Per mobilitare e mantenere l’impegno necessario a riuscire, ci vuole
un saldo senso di Autoefficacia.
Pertanto, in una certa attività, il senso di efficacia personale
consente di prevedere quali obiettivi vengono scelti e la qualità della
prestazione, mentre l’autostima non ha un effetto su queste variabili.
INCREMENTARE L’AUTOEFFICACIA
Riguardo allo sviluppo e all’incremento dell’Autoefficacia, è di
fondamentale importanza prendere in considerazione da dove
originano le convinzioni delle persone circa la propria efficacia.
Esse si sviluppano sulla base di informazioni ricavate attraverso
cinque fonti principali.
1.
LE ESPERIENZE DI GESTIONE EFFICACE
Le esperienze di gestione efficace sono costituite dalle esperienze
personali affrontate con successo mettendo in gioco le proprie
risorse; i successi determinano una solida fiducia nella propria
efficacia personale.
Una volta sviluppato un forte senso di Autoefficacia attraverso la
sperimentazione di ripetuti successi, occasionali fallimenti non
avranno probabilmente grande effetto sui giudizi circa le proprie
capacità, anzi è probabile che le persone certe delle loro
capacità attribuiscano le cause dei loro fallimenti a un impegno
insufficiente, a fattori situazionali o a strategie limitate.
Quando gli individui attribuiscono le prestazioni scadenti a strategie
imperfette piuttosto che ad incapacità, il fallimento può
aumentare la fiducia nel fatto che strategie migliori porteranno
a futuri successi.
1.
LE ESPERIENZE DI GESTIONE EFFICACE
Affinché l’esperienza passata possa incrementare la nostra
Autoefficacia, si devono utilizzare in maniera corretta le attribuzioni
causali, ossia i giudizi circa le cause degli eventi.

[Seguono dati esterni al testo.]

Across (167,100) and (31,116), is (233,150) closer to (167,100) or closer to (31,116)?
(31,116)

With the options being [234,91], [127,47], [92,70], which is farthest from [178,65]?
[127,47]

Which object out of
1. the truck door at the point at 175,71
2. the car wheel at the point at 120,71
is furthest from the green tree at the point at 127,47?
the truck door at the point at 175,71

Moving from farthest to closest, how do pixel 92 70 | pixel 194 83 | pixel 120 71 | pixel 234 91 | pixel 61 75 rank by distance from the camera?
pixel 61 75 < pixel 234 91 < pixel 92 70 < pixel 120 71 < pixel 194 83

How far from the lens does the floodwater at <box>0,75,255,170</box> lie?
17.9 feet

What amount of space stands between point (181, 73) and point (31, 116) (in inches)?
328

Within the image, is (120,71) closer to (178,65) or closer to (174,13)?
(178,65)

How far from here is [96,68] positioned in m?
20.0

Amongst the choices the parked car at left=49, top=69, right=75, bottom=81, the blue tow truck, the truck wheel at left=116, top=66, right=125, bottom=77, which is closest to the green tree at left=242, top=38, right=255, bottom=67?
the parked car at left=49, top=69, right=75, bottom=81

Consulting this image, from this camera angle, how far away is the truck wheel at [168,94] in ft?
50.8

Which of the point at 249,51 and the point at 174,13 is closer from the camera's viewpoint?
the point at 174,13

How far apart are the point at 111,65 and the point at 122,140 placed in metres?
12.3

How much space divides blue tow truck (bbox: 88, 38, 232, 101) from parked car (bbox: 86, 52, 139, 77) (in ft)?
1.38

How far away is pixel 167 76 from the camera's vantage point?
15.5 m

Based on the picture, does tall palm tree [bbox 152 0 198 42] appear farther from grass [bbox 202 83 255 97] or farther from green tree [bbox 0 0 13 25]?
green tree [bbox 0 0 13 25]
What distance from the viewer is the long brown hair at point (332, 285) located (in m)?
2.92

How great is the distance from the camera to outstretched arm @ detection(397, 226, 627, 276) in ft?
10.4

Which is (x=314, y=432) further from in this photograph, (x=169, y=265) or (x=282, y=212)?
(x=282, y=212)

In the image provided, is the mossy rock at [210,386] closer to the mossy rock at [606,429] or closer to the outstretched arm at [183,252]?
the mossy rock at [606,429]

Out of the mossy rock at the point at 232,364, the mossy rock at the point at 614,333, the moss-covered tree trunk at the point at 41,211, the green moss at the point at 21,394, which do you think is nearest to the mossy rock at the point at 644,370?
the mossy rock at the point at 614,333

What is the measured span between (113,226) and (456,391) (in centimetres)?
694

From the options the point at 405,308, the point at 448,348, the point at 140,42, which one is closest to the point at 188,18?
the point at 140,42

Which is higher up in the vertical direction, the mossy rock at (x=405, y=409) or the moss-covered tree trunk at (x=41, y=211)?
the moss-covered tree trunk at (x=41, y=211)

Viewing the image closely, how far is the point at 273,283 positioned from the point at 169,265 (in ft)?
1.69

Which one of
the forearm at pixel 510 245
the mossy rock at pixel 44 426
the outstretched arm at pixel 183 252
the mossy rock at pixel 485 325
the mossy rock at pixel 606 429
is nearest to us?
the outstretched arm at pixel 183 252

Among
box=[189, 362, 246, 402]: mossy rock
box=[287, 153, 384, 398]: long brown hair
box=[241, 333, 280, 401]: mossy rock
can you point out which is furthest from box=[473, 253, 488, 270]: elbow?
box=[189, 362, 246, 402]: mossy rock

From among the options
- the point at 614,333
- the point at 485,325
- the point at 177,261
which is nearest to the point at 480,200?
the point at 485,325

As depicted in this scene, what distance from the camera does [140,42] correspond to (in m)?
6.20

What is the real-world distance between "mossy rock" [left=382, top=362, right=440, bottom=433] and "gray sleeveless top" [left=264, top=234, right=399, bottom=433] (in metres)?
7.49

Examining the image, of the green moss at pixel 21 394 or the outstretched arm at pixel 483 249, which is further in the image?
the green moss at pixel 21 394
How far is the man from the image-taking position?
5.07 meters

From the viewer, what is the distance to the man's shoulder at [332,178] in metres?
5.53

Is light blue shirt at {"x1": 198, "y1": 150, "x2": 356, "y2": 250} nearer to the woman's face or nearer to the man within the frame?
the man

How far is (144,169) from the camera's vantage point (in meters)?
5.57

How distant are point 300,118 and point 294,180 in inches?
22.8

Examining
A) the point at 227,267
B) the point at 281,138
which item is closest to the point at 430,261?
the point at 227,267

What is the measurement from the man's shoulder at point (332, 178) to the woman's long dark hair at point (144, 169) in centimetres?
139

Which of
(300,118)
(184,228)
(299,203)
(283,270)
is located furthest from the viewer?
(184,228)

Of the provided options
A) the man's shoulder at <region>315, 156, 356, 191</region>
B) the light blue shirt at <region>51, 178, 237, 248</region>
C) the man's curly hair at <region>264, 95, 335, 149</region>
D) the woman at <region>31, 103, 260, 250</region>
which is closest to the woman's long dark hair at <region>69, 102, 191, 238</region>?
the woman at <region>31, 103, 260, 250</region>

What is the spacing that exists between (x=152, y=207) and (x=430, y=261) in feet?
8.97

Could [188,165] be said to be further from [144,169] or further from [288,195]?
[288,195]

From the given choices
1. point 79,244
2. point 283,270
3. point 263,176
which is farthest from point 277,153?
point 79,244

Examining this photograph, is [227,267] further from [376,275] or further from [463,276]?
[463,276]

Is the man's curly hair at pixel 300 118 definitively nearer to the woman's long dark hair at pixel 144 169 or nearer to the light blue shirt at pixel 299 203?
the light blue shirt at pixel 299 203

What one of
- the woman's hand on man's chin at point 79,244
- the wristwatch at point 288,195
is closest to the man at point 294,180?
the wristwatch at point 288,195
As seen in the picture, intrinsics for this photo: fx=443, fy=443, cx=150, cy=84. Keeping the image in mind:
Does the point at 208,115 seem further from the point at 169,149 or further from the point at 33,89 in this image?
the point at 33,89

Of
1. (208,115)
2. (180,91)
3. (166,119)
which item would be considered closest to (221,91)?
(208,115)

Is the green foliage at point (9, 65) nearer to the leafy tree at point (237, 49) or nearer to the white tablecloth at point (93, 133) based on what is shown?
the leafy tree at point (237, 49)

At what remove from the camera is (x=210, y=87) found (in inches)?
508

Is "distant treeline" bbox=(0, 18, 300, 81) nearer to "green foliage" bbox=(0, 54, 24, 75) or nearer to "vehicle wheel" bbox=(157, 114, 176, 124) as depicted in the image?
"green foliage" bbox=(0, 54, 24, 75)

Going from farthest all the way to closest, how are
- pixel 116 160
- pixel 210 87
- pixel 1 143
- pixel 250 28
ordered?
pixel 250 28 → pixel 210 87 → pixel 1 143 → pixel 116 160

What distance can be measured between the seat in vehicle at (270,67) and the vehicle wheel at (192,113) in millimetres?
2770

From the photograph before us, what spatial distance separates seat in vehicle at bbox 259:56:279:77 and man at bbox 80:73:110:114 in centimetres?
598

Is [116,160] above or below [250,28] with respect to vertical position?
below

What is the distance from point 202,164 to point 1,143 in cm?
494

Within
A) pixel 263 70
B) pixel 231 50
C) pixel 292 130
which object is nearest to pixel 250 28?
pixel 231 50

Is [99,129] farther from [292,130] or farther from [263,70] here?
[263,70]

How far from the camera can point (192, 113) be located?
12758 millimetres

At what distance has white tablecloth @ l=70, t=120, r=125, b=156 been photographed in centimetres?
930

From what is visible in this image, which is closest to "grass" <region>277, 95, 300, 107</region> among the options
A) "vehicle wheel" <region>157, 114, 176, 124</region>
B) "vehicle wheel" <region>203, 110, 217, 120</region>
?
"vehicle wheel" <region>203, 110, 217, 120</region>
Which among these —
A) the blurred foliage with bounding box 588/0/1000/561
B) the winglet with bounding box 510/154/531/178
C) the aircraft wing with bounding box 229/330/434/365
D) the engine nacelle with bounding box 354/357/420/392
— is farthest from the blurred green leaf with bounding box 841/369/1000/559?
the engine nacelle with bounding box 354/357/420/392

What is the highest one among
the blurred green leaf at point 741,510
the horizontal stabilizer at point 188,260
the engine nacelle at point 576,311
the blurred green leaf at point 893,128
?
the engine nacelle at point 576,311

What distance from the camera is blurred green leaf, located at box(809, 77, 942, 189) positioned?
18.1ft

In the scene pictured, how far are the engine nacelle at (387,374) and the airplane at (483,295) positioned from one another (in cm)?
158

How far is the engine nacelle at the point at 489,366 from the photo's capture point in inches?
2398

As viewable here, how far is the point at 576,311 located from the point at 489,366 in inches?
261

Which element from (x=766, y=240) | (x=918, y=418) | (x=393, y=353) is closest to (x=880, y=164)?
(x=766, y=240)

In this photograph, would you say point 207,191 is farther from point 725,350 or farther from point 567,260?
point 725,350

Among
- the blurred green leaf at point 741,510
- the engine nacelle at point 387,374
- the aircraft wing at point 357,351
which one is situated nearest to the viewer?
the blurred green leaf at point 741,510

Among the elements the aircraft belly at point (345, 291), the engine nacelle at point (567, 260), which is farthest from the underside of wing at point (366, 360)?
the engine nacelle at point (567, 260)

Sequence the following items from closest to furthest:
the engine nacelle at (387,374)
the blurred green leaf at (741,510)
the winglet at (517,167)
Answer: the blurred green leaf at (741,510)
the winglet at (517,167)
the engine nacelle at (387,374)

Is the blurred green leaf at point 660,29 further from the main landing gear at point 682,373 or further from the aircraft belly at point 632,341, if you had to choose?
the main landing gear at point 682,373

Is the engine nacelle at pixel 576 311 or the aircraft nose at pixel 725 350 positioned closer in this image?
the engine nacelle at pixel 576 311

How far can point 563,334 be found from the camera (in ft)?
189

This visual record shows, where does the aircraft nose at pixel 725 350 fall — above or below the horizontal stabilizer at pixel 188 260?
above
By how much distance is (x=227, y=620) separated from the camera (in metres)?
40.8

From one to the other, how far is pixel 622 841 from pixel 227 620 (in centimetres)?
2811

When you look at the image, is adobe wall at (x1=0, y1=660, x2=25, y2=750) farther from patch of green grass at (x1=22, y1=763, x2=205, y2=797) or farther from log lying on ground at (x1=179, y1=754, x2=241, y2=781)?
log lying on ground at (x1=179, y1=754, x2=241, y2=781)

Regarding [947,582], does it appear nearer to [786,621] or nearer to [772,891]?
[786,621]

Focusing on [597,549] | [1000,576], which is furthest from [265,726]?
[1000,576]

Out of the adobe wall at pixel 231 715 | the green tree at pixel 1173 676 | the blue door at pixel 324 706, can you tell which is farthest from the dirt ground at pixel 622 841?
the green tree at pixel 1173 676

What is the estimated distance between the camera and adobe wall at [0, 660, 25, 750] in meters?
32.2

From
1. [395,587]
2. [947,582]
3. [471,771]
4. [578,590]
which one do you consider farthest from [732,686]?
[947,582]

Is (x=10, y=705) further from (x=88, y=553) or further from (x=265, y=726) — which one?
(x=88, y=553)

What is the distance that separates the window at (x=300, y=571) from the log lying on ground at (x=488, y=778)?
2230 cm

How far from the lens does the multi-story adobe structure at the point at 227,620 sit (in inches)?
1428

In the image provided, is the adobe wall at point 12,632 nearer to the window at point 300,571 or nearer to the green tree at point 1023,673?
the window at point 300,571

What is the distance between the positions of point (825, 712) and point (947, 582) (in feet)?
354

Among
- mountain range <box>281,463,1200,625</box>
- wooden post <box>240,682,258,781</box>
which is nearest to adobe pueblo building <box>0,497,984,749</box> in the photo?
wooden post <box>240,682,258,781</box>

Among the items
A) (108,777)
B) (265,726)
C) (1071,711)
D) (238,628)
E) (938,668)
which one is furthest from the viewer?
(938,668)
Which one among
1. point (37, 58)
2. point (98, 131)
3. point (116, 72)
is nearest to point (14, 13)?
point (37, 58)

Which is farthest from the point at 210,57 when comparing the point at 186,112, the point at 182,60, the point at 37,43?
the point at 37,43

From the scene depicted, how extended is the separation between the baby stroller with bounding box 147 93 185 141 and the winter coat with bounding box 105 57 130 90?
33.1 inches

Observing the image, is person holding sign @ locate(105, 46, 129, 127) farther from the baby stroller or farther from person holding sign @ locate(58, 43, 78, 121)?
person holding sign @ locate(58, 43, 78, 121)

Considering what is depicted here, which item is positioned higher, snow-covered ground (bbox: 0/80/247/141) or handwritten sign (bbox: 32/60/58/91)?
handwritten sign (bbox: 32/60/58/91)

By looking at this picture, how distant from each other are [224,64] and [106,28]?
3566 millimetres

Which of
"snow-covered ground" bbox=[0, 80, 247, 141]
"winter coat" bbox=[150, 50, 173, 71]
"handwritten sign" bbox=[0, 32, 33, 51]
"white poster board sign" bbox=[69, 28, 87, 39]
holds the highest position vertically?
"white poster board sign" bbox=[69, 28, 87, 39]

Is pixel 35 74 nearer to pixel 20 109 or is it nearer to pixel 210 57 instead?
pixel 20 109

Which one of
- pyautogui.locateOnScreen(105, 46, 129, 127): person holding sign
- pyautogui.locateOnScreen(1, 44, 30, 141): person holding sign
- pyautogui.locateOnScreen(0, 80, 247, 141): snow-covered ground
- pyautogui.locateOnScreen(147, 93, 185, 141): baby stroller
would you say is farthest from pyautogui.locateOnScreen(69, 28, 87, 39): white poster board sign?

Le spiegazioni di ciò che accade sono determinate dai personali stili
attributivi o esplicativi, i quali rappresentano il modo consueto e
peculiare di ciascuno di interpretare le proprie esperienze di vita.
“Lo stile esplicativo è il modo in cui abitualmente spieghi a te stesso
perché accadono gli eventi”. (Seligman, 1996).
Secondo Seligman, una persona con stile esplicativo ottimistico
spiega gli eventi negativi con cause esterne, variabili e accidentali,
mentre individua negli eventi positivi cause interne, generalizzate e
stabili.
In risposta ad un’esperienza negativa un pessimista, invece, è incline
a costruire attribuzioni interne, generalizzate e stabili, mentre
costruisce attribuzioni esterne, variabili e accidentali per eventi
positivi.
Le persone con alta Autoefficacia difficilmente incorrono in
vittimismi e inopportuni sensi di colpa di fronte a un fallimento, in
quanto sono maggiormente in grado di riconoscere quando dipende
da una mancanza di impegno o da alcune caratteristiche della
situazione stessa.
Chi si considera inefficace ritiene molto spesso che la causa dei suoi
insuccessi risieda nella propria carenza di capacità.
2.
LE ESPERIENZE VICARIE (MODELING)
L’osservazione di altre persone che riescono a compiere un’azione o
svolgere un compito con successo può incrementare la propria
Autoefficacia, in quanto può portare a credere di possedere le abilità
necessarie per fare quanto osservato.
I modelli “esperti”, con il loro esempio, trasmettono conoscenze e
insegnano a chi li osserva abilità e strategie utili per rispondere
adeguatamente alle richieste dell’ambiente non solo attraverso la
pratica (facendo vedere come si affronta quella situazione o quel
compito), ma anche offrendo suggerimenti verbali (spiegano come si
fa) e fisici (fanno vedere come si fa).
Vedere persone simili a sé che raggiungono i loro obiettivi grazie
all’impegno e all’azione personale, incrementa in chi osserva la
convinzione di possedere le capacità necessarie a riuscire in
situazioni analoghe.
Osservare, invece, persone che falliscono nonostante l’impegno,
diminuisce il senso di Autoefficacia di chi osserva e il suo livello
motivazionale.
3.
LA PERSUASIONE
L’incoraggiamento ricevuto da altri per tentare un compito ed essere
convinti di possedere le capacità necessarie concorre allo
sviluppo della propria Autoefficacia in misura proporzionale alla
plausibilità e alla credibilità della fonte di persuasione.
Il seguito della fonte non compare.